I’ve been purple … well, not really totally eggplant (as I’d love) but dark black cherry with some eggplant streaks. In order to get total eggplant (at least the last time I checked) I’d have to strip my hair and I don’t want to do that. It’s so porous I’m afraid I’m permanently damage it.
Besides being porous and baby fine – it is also sparse … meaning, not many strands on this noggin’. So, I plod along with hair that you’d find on a semi-bald infant. Lovely.
My mom says I had “a lot of hair” when I was in high school … well, to qualify that I had LONG hair; it went down past my butt. And if hair was an academic subject – in length I would have been an A+ student. In thickness … um, I would have failed that subject completely. What my mom tends to forget is that in humidity my hair would (for lack of a better description) … pouff out. If I had short hair it certainly would have been the envy of anyone with an “afro” hairstyle. White girl/pouff-city.
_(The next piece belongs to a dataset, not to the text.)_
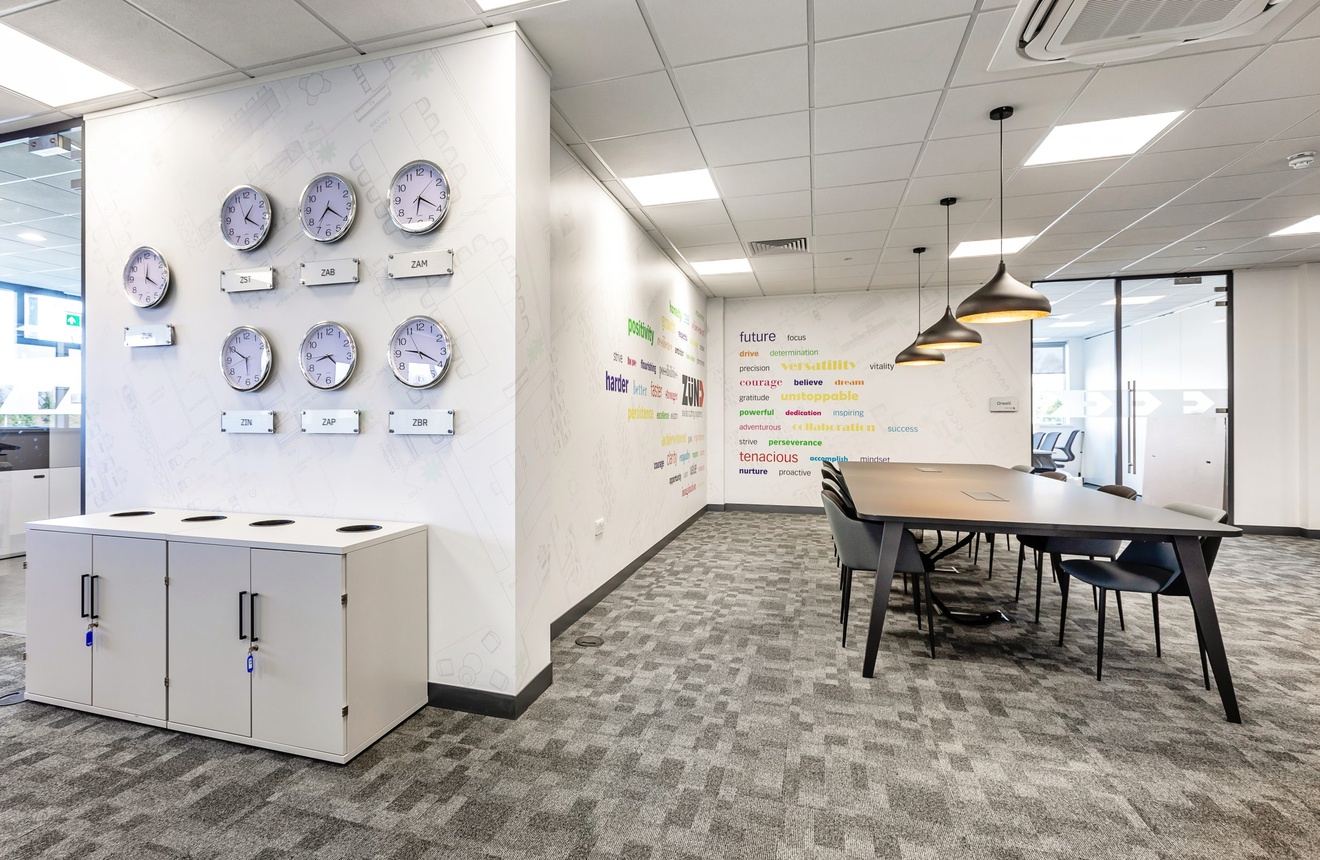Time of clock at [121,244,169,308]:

What happened in the midwest and my hair was that it pouffed out but because it was long, it pouffed out sideways. I could wrap that hair around me like a blanket! Also not a good look.
When it was wet … if I was sporting a pony tail … you’d swear I had a very thin garter snake hanging from my neck down my back. Seriously. I could fit all my hair into one of those rubber bands made to hold braces together! Well, maybe not … but it seemed like it.
My mom is 91. She has always had hair. I mean GOBS of it. If she doesn’t get a haircut every 6 weeks or so we’d never find her face! My dad had thin, but nice, hair … I got his hair. How sad to note that the thinnest thing on my body is my … hair. (It couldn’t have been my legs or arms or chin … it had to be my hair!) My kids have good hair. I like it when Ted has a little length to it – and I’m not talking John Lennon … more like Robert Redford. He’s got good hair. My daughter has gorgeous hair … so many highlights … reds/coppers/blondes/several shades of browns … it’s long and so pretty. Tim had a great head of thick, almost black hair … wavy, shiny … a gazillion hairs on that head. I guess our kids got his hair. Good thing.
Anyway – I have a feeling we are going to be under this “Stay Home, Stay Healthy” order for a while longer … and even if the state doesn’t mandate it, I will probably volunteer to do so. I’m not willing to risk getting this covid crap.
So … I might just experiment with a color (again) as I grow this out. A month ago I put in blonde streaks (which ended up turning out more like polka dots on my head) … so, I might give one of the newer purple hues a try.
And if it’s a fail … I can bring back the scarves or just wear it in pigs. It’s not like anyone is going to see me anyway!